The last day to register to vote in this June’s California primary election is May 21. For people who are currently in county jail, the deadline to request mail-in ballots is May 29.
The Kansas City Star reports on new legislation in that state compensating wrongfully convicted individuals financially for time spent in prison. The bill, passed Friday, awards $65,000 per year for every year an exoneree was wrongfully imprisoned. Initial payments would be up to $100,000 or 25 percent of what is owed. Subsequent annual payments would be $80,000. The payment schedule plan is telling: several Kansas prisoners were wrongfully imprisoned for so long that legislators felt it would take too many years to fairly compensate them without the higher yearly payouts.
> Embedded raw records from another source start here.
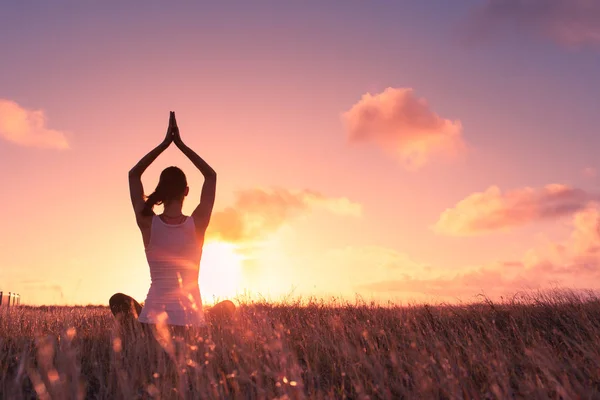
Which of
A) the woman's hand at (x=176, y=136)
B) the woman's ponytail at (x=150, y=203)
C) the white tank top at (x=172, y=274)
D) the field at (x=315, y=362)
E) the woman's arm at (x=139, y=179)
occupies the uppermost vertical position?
the woman's hand at (x=176, y=136)

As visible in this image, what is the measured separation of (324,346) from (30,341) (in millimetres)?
3254

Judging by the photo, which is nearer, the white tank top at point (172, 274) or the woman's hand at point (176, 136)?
the white tank top at point (172, 274)

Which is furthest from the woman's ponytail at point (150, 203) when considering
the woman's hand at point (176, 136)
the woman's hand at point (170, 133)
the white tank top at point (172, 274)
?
the woman's hand at point (176, 136)

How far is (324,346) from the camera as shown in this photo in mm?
5059

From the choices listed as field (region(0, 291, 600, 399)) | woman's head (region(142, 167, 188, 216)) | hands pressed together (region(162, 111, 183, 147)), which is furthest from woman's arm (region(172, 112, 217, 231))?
field (region(0, 291, 600, 399))

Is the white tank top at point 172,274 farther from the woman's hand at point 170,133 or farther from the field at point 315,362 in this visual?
the woman's hand at point 170,133

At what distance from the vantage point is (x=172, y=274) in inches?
216

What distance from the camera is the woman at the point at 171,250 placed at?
543 cm

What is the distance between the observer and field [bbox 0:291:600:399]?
143 inches

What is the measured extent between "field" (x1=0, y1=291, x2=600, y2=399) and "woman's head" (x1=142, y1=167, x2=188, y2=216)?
4.49 feet

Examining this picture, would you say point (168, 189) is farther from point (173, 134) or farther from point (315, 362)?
point (315, 362)

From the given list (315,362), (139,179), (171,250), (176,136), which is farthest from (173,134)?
(315,362)

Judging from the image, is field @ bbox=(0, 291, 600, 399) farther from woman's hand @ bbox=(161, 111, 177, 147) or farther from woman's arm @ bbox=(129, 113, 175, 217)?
woman's hand @ bbox=(161, 111, 177, 147)

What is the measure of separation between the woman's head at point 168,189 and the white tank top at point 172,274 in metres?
0.17
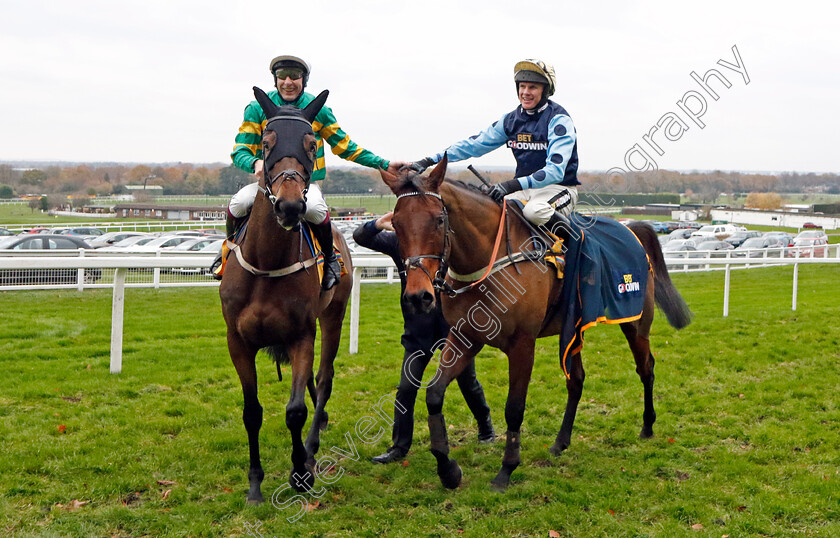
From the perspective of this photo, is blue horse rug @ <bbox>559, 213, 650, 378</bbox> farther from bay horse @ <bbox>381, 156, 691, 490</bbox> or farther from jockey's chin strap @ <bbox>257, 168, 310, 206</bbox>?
jockey's chin strap @ <bbox>257, 168, 310, 206</bbox>

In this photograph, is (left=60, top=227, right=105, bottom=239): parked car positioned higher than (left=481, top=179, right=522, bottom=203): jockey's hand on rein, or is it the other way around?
(left=481, top=179, right=522, bottom=203): jockey's hand on rein

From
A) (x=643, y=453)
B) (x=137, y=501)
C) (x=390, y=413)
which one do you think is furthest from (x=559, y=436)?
(x=137, y=501)

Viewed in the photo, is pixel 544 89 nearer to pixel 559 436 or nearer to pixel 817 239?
pixel 559 436

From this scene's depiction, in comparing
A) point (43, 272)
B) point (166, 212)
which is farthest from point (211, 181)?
point (166, 212)

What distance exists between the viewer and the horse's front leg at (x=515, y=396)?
4.36m

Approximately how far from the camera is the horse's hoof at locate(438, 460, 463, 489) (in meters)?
4.27

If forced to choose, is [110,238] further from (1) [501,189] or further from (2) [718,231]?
(2) [718,231]

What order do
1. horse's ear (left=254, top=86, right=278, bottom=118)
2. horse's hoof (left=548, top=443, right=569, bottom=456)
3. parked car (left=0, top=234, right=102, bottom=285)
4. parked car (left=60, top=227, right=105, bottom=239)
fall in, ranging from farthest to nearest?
parked car (left=60, top=227, right=105, bottom=239) → parked car (left=0, top=234, right=102, bottom=285) → horse's hoof (left=548, top=443, right=569, bottom=456) → horse's ear (left=254, top=86, right=278, bottom=118)

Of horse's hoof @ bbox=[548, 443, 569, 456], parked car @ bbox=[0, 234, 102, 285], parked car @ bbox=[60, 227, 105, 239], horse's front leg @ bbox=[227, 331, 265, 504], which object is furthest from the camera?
parked car @ bbox=[60, 227, 105, 239]

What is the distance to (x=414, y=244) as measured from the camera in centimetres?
372

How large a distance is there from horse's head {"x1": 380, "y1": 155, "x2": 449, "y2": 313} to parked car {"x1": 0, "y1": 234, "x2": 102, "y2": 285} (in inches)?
355

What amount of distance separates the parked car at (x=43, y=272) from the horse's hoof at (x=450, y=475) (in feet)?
29.2

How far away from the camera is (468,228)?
4.16m

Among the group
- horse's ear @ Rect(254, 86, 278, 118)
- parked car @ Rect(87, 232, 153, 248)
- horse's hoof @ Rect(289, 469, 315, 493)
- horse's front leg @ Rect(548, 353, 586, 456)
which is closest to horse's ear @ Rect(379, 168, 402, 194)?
horse's ear @ Rect(254, 86, 278, 118)
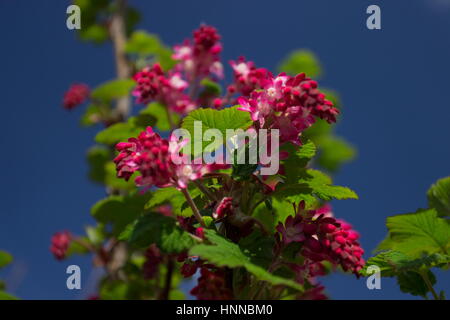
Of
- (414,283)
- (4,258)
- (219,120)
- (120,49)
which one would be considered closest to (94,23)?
(120,49)

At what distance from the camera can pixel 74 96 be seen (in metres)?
4.28

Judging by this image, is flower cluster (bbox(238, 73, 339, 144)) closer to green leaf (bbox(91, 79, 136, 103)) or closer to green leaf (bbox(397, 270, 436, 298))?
green leaf (bbox(397, 270, 436, 298))

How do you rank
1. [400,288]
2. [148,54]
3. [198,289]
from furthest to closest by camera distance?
[148,54] < [400,288] < [198,289]

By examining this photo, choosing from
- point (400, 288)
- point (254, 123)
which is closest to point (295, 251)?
point (254, 123)

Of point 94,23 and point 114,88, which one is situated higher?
point 94,23

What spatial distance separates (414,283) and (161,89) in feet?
5.34

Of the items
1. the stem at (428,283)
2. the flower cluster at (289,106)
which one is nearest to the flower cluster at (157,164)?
the flower cluster at (289,106)

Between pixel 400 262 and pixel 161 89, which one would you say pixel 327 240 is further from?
pixel 161 89

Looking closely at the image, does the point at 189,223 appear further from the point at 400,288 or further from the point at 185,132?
the point at 400,288

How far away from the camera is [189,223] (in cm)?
155

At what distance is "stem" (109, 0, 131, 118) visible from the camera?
4.90 metres

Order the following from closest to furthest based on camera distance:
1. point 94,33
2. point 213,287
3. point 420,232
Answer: point 213,287 → point 420,232 → point 94,33

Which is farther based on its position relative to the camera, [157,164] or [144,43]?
[144,43]

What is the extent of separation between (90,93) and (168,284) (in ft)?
7.85
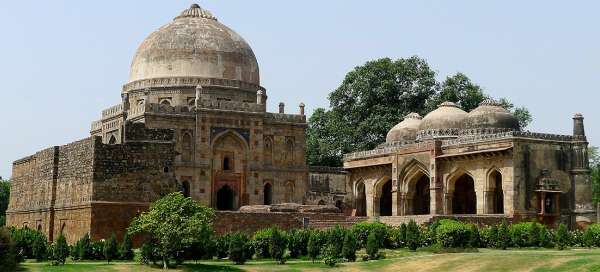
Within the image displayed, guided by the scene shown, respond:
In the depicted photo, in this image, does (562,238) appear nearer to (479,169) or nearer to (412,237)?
(412,237)

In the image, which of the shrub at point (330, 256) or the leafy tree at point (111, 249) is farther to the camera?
the leafy tree at point (111, 249)

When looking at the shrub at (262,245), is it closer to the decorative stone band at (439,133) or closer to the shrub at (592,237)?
the shrub at (592,237)

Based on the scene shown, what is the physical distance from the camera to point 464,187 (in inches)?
1797

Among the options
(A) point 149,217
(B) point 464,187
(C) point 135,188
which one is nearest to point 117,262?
(A) point 149,217

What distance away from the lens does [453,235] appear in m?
30.3

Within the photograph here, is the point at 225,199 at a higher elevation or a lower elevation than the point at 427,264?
higher

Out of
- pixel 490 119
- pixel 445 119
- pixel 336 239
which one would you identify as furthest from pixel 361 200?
pixel 336 239

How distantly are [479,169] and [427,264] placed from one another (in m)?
16.6

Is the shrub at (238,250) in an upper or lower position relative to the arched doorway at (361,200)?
lower

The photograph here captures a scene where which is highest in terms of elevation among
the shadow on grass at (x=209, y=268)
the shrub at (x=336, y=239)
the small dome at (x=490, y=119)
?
the small dome at (x=490, y=119)

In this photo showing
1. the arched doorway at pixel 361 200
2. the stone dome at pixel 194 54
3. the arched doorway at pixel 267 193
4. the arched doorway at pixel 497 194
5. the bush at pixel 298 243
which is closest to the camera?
the bush at pixel 298 243

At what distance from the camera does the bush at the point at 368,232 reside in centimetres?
3050

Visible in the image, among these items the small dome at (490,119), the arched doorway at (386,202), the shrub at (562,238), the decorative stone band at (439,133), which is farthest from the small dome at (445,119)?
the shrub at (562,238)

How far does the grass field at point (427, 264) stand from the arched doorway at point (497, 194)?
1415cm
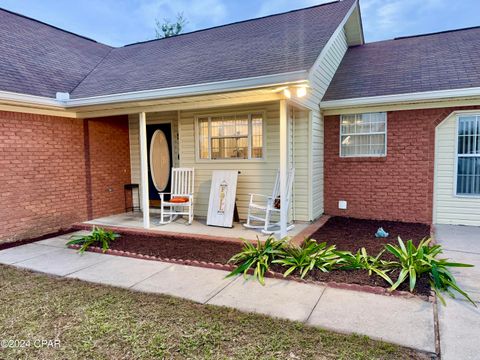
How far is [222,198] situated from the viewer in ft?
21.8

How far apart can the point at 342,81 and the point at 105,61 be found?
21.2 feet

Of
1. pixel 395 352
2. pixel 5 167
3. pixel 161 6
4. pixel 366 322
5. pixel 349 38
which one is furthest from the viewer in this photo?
pixel 161 6

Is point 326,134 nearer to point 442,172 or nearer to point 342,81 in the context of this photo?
point 342,81

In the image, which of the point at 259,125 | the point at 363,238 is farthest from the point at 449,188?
the point at 259,125

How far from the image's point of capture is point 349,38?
30.7ft

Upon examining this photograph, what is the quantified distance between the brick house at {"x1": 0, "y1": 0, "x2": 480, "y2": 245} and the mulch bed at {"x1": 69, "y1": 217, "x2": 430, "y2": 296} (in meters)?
0.55

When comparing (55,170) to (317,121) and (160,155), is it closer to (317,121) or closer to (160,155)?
(160,155)

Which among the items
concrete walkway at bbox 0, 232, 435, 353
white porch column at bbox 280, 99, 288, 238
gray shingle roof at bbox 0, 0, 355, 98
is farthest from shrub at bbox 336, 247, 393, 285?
gray shingle roof at bbox 0, 0, 355, 98

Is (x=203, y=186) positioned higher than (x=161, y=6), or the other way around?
(x=161, y=6)

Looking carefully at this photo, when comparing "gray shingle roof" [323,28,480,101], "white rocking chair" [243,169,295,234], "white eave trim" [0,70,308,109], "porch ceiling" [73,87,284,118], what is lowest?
"white rocking chair" [243,169,295,234]

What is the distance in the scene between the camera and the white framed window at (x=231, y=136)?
6875 mm

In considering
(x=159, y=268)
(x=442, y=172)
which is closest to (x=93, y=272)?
(x=159, y=268)

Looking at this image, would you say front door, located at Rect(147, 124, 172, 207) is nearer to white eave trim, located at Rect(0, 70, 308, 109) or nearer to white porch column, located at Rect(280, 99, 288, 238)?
white eave trim, located at Rect(0, 70, 308, 109)

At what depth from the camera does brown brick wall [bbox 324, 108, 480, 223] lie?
6.52m
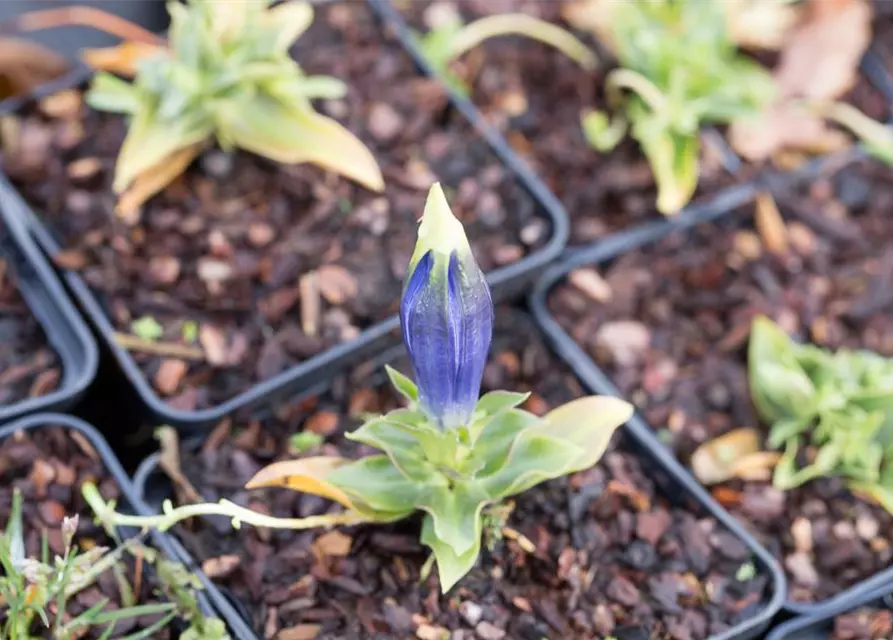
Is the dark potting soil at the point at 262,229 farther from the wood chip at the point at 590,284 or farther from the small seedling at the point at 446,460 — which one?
the small seedling at the point at 446,460

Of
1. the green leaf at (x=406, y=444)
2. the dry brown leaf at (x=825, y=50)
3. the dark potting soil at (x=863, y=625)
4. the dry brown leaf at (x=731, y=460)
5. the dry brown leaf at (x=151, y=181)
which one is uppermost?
the dry brown leaf at (x=151, y=181)

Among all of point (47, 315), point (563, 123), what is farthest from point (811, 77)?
point (47, 315)

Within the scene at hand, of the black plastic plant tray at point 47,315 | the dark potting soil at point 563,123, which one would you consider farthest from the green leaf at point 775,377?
the black plastic plant tray at point 47,315

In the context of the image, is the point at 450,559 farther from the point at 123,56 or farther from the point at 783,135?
the point at 783,135

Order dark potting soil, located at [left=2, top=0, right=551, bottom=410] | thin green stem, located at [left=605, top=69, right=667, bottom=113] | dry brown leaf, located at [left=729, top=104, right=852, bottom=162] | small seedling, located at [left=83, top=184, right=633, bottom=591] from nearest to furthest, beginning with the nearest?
small seedling, located at [left=83, top=184, right=633, bottom=591] → dark potting soil, located at [left=2, top=0, right=551, bottom=410] → thin green stem, located at [left=605, top=69, right=667, bottom=113] → dry brown leaf, located at [left=729, top=104, right=852, bottom=162]

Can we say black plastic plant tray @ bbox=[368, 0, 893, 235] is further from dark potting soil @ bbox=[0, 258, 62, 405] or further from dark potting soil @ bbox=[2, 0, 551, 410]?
dark potting soil @ bbox=[0, 258, 62, 405]

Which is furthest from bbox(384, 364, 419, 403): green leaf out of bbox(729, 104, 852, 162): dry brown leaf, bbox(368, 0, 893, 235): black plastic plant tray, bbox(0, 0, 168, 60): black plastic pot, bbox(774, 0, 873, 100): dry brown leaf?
bbox(0, 0, 168, 60): black plastic pot
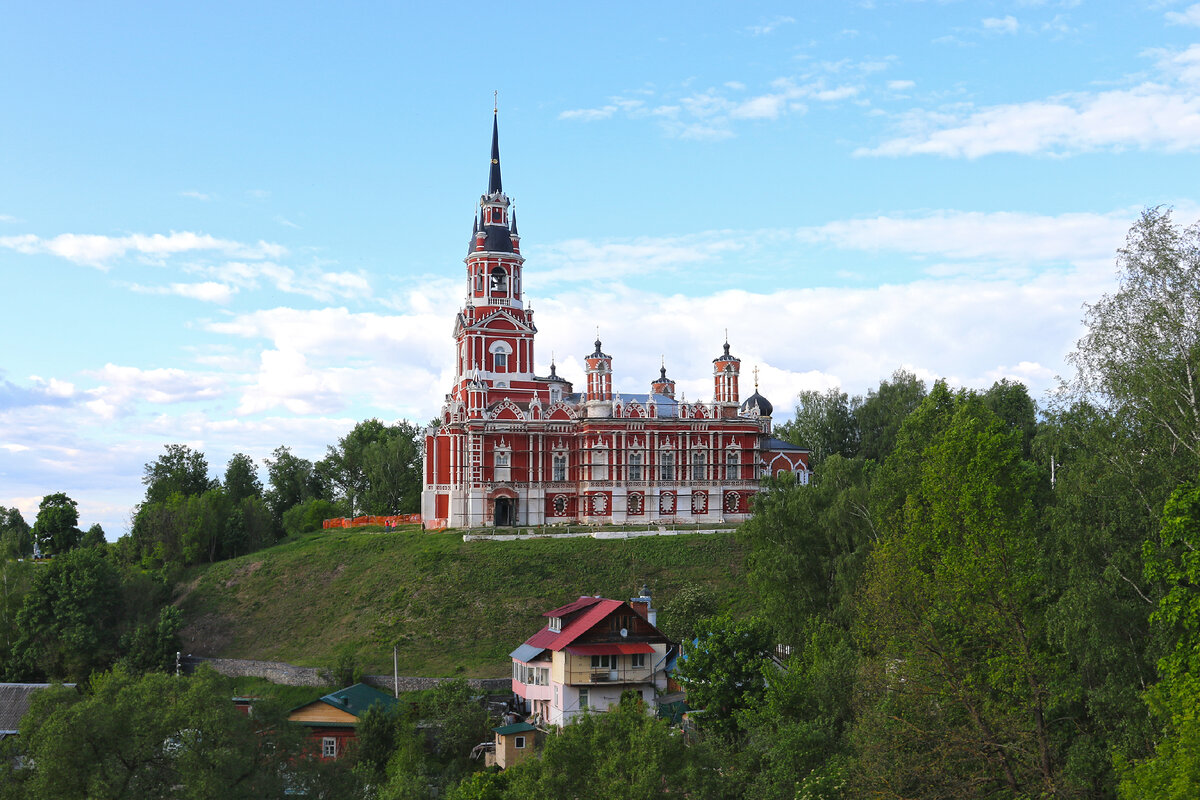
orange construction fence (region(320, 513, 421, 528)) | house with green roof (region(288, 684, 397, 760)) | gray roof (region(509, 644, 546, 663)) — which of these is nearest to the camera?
house with green roof (region(288, 684, 397, 760))

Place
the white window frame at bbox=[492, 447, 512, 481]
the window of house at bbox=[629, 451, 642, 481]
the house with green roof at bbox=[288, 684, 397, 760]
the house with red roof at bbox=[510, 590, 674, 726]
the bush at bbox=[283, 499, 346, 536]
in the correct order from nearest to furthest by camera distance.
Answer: the house with red roof at bbox=[510, 590, 674, 726]
the house with green roof at bbox=[288, 684, 397, 760]
the white window frame at bbox=[492, 447, 512, 481]
the window of house at bbox=[629, 451, 642, 481]
the bush at bbox=[283, 499, 346, 536]

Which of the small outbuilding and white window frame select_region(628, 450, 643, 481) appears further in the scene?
white window frame select_region(628, 450, 643, 481)

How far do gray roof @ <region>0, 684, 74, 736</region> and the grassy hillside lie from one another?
1036 centimetres

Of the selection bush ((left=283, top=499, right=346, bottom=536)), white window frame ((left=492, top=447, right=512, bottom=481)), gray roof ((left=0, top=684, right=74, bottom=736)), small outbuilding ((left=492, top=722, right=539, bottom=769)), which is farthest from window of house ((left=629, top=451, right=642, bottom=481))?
gray roof ((left=0, top=684, right=74, bottom=736))

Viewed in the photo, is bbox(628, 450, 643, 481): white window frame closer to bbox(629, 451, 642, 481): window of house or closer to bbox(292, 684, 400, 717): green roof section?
bbox(629, 451, 642, 481): window of house

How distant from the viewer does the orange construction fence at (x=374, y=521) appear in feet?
246

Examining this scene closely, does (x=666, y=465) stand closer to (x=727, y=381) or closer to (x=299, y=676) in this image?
(x=727, y=381)

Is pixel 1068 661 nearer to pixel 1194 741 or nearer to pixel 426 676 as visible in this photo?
pixel 1194 741

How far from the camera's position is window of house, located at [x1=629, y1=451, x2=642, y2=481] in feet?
225

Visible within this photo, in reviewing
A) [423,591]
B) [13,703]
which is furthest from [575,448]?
[13,703]

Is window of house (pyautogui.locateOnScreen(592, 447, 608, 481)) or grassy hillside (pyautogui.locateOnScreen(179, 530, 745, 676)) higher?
window of house (pyautogui.locateOnScreen(592, 447, 608, 481))

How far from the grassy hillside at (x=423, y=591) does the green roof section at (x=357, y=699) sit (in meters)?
4.76

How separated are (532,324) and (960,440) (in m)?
48.8

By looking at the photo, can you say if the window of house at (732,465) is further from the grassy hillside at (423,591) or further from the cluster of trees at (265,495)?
the cluster of trees at (265,495)
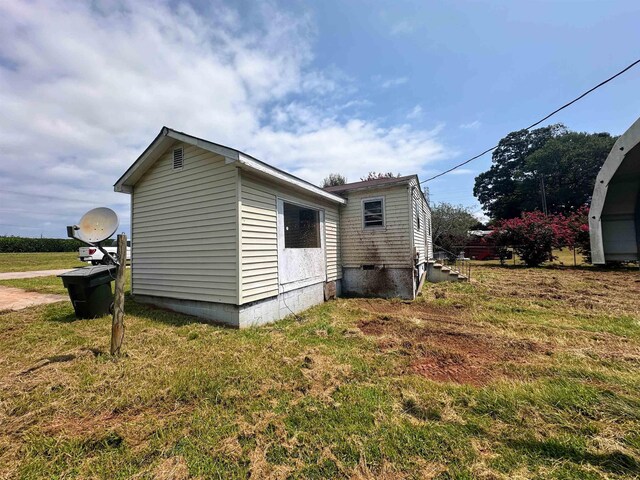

In addition to the financial payments based on years imprisoned, the compromise measure also would provide free college or vocational training and health insurance. The educational benefits include books, fees and housing. And mental health coverage would be a part of their medical care.
For the exonerates themselves, it is about much more than the money: “It hasn’t been about the money only, ever since I got home,” said one man who served 17 years for a robbery he did not commit. “This is about bringing change, sending a message.”
What justice will entail: holding accountable those who had a role in wrongfully convicting them.
Legislators appeared to agree. State Sen. Molly Baumgardner, a Republican from Louisburg, worked on the compromise and noted that legislators are aware of that objective:
“Compensation is another court saying you were wronged,” she said. “It will give even more weight to the process of going after those who had a direct hand in that wrongful conviction.”